Natural killer cell development is blocked in the context of aberrant T lymphocyte ontogeny
Wang B., Holländer GA., Nichogiannopoulou A., Simpson SJ., Orange JS., Gutierrez-Ramos JC., Burakoff SJ., Biron CA., Terhorst C.
Over-expression of human or mouse CD3-ε transgenes profoundly disturbs T lymphocyte and natural killer (NK) cell development. One of these transgenic strains, termed tgε26, displays a very early block in T lymphocyte and NK cell development.
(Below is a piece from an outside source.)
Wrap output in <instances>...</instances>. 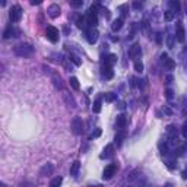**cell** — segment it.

We showed previously that the absence of early thymocyte progenitors results in an abnormal thymic microenvironment. Due to this thymic defect, T cell development could not be restored by bone marrow (BM) transplantation in adult tgε26 mice but could in fetal tgε26 mice. Here we examine the effect of this abnormal thymic environment on NK cell development. We demonstrate that NK cell maturation in tgε26 mice was reconstituted by BM derived from completely T cell-deficient mice, i.e. RAG-2(-/-) and TCRβ x δ(-/-), but not from wild-type mice. Moreover, tgε26 mice transplanted with BM from partially T cell-deficient mice, i.e. TCRα(-/-), TCRβ(-/-) and TCRδ(-/-) mice, did not reconstitute their NK cell compartment. We conclude from these studies that the thymic environment is not required for NK cell development, but that aberrantly educated αβ or γδ T lymphocytes can influence NK cell ontogeny. Furthermore, high serum levels of tumor necrosis factor (TNF) were detected in the vast majority of tgε26 mice transplanted with BM cells derived from partially T cell-deficient mice, but never from tgε26 mice transplanted with BM cells derived from completely T cell-deficient mice. The high levels of TNF may play an important role in the observed inhibition of NK cell development, since in vivo treatment with an anti-TNF antibody restored NK cell development.